Extracted data

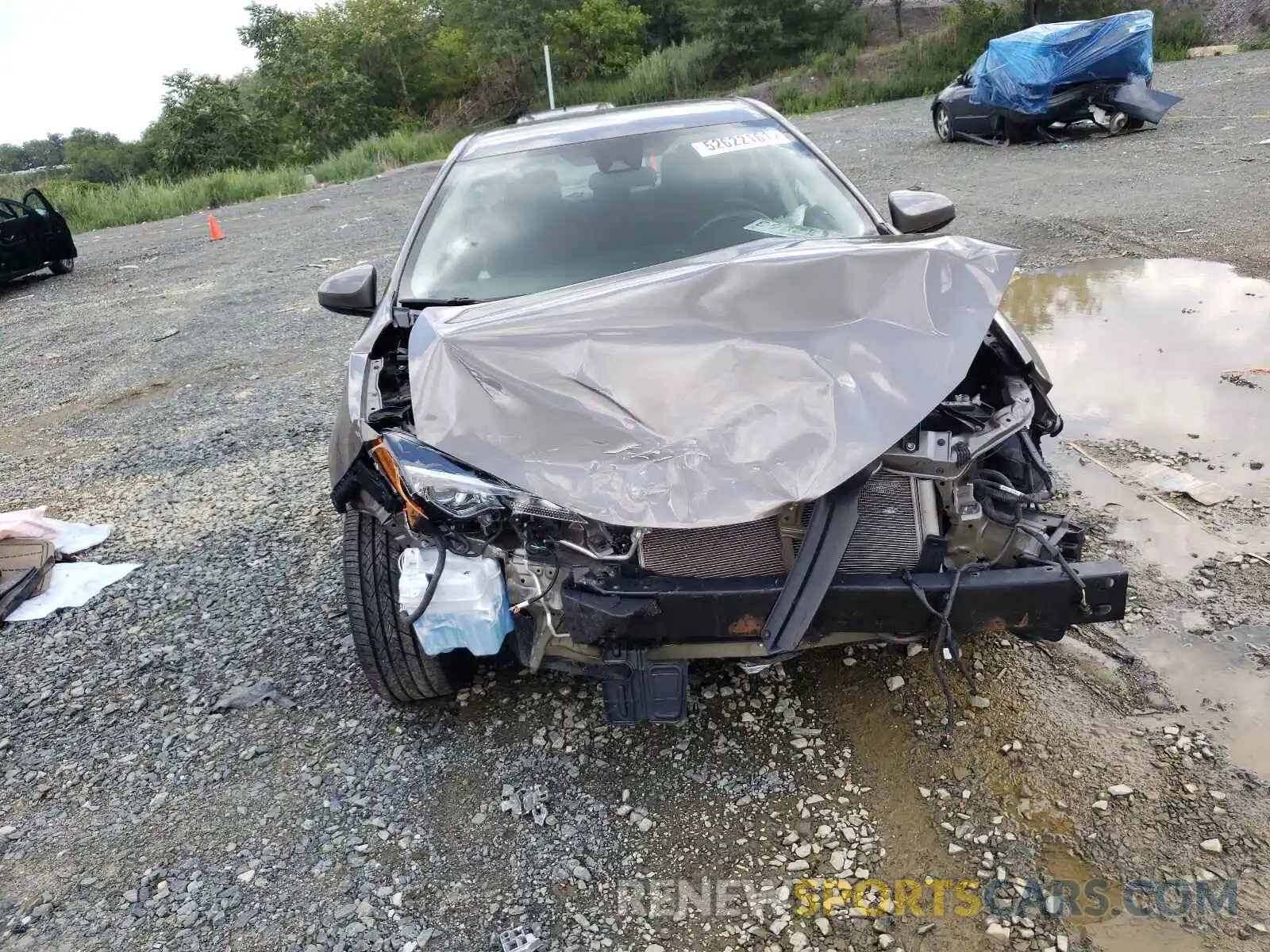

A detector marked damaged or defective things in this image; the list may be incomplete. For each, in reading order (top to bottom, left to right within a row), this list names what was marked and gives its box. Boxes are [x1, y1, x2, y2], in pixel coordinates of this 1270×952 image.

wrecked vehicle [933, 10, 1181, 145]
severely damaged car [933, 10, 1181, 145]
deployed airbag [965, 9, 1156, 115]
wrecked vehicle [0, 188, 75, 281]
crumpled hood [406, 232, 1022, 527]
deployed airbag [406, 232, 1022, 527]
wrecked vehicle [322, 97, 1124, 727]
severely damaged car [322, 97, 1124, 727]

Your assignment
Give the data again exactly as it stands, apart from the pictures.

Exercise result
A detector marked damaged or defective things in this image; the list may be incomplete. For each, in reading order (top to bottom, left to right within a row), this list names what was marked and gives its box. Boxes are [x1, y1, x2, y2], in pixel coordinates of this 1270×952 image.

wrecked vehicle [933, 10, 1181, 145]
severely damaged car [933, 10, 1181, 145]
deployed airbag [965, 9, 1156, 115]
wrecked vehicle [0, 188, 75, 281]
crumpled hood [406, 232, 1022, 527]
deployed airbag [406, 232, 1022, 527]
wrecked vehicle [322, 97, 1124, 727]
severely damaged car [322, 97, 1124, 727]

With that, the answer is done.